EXCERPT PROVIDED:

....

For the first (larger) image the private bytes were raised by approximately 12MB (246K per image), that is x3 times more than the image size on disk. For the second image the private bytes were raised by approximately 1.3MB (28.28K per image), that is x42 times more than the image size on disk!
 

Figure 1: Memory footprint of large and small image.
 
I don't want to go to deeply into this but the difference between image memory footprint and its size on disk may vary significantly depending on dimensions and complexity of the image, as a rule of thumb I would say you can except x8-x10 times overhead compared to images size on disk.
 
Note that all the raise in private bytes was in 'Heap' and 'Data' memory types while the 'Managed Heap' was not effected at all, worth mentioning as .NET developers usually restrict themselves to managed memory investigation.
 
By itself this may look futile as there is no way to lower this overhead², but as I have explained in my previous post the most common use of images in .NET GUI applications is via resource files (controls use same resource file under-the-hood). This usage will result in creating multiple instances of the same image thus resulting in huge overhead. My solution to this issue was 'Using T4 Templates for caching image resources'.

....

PROBLEM:
Carry on the write-up about how much memory images use in .NET, starting right after its last sentence. The data after this has nothing to do with the work.

SOURCE EXCERPT:

....

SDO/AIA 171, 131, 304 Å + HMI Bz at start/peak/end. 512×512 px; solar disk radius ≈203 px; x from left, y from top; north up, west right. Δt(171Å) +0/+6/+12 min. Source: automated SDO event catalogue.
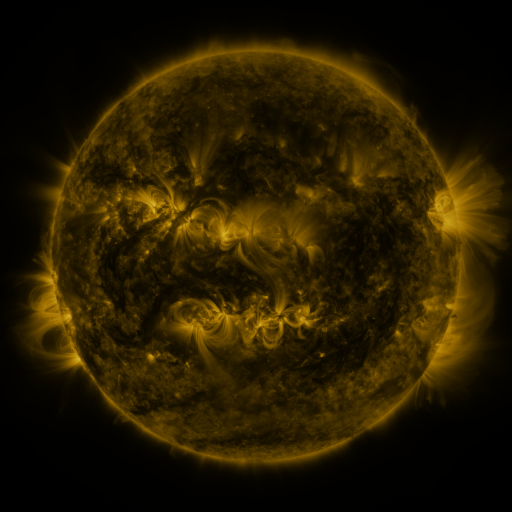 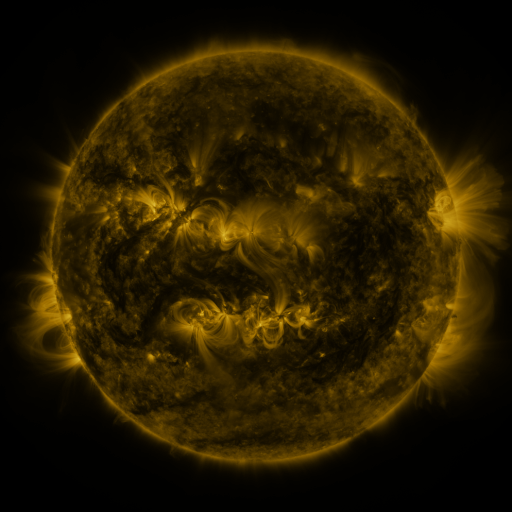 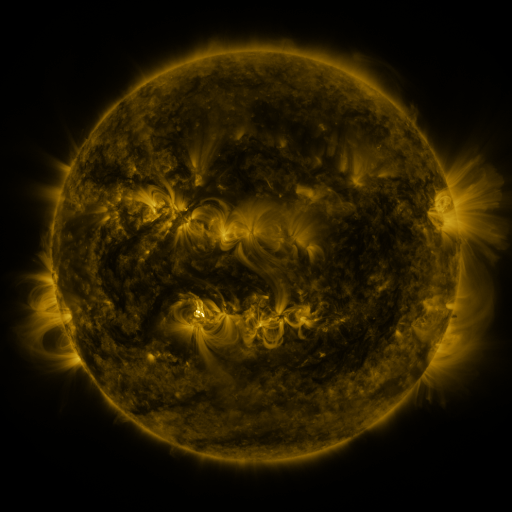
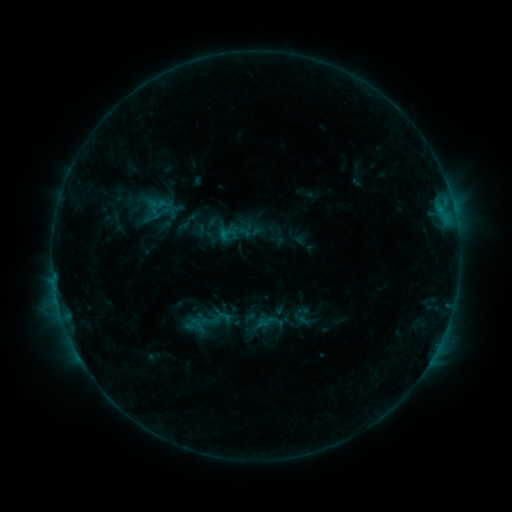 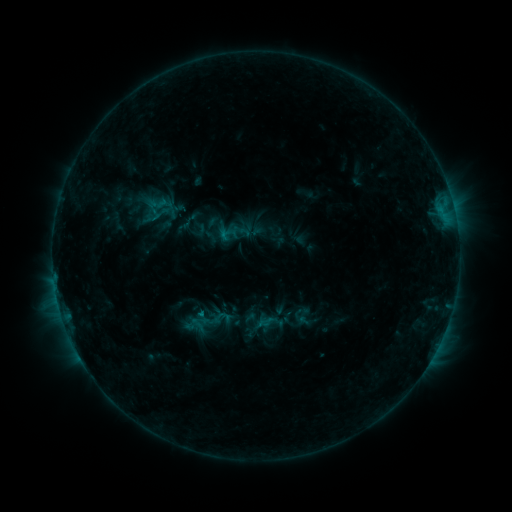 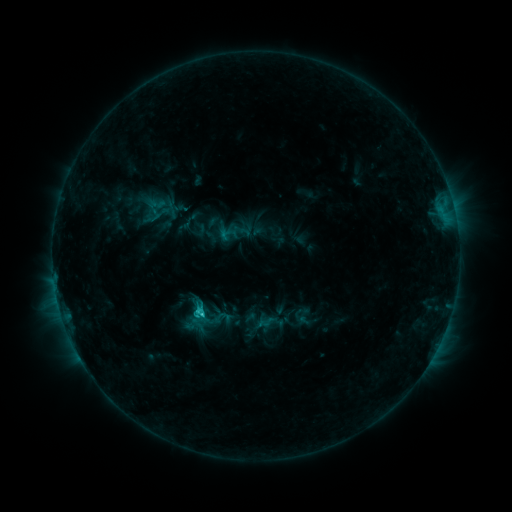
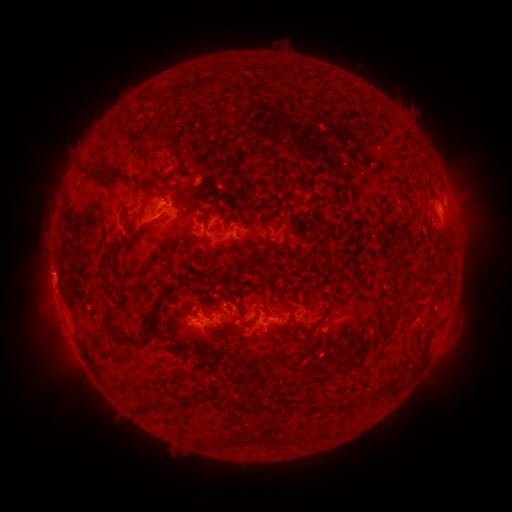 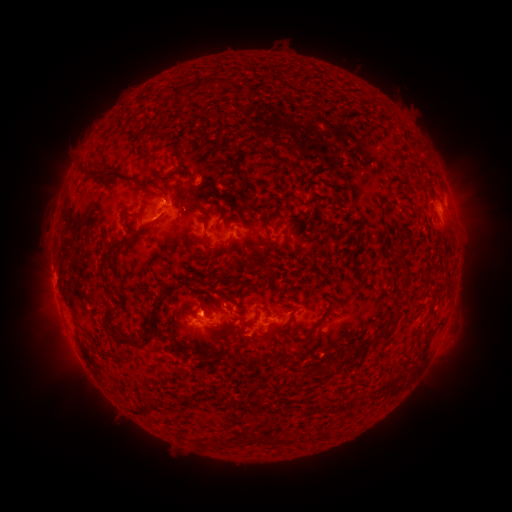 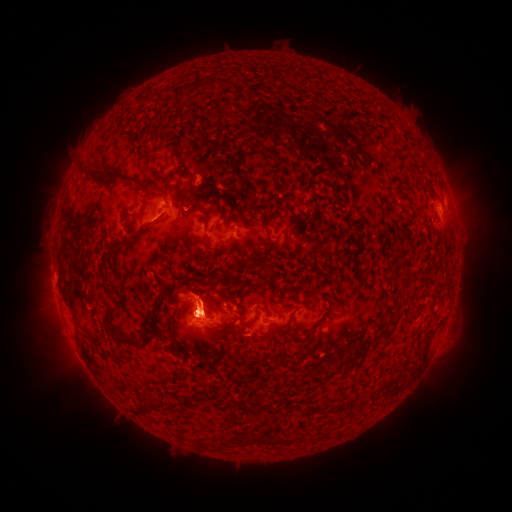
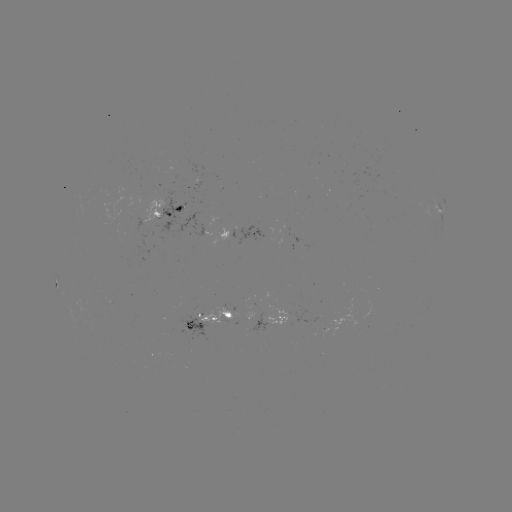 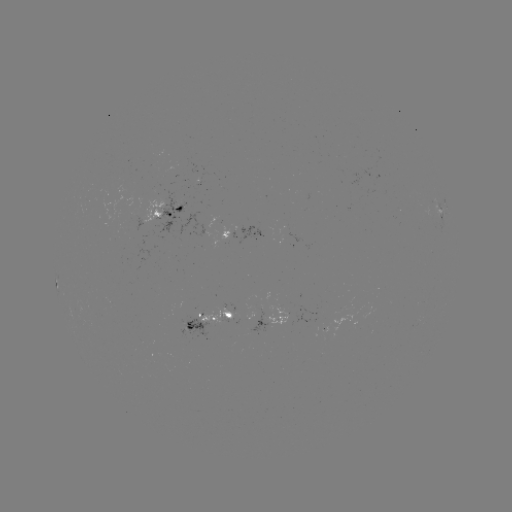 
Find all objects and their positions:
C1.6 flare: (202, 310)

....

RESULT OF THE TASK:
 

Image dimensions effect

To better understand the effect of image dimensions on the memory overhead we will compare the memory overhead of loading many small images and loading a single image combined of the content of all the small images. This will nullify the effect of the image content so only the dimensions are effecting the memory overhead.
 
I will use a collection of 23 images, 16×16 with total size of 13.9K and a single image that is combined of all the 23 images resulting in 48×128, 8.94K image. Note that just combining the 32 images into a single image results in 35% reduction in image size on disk.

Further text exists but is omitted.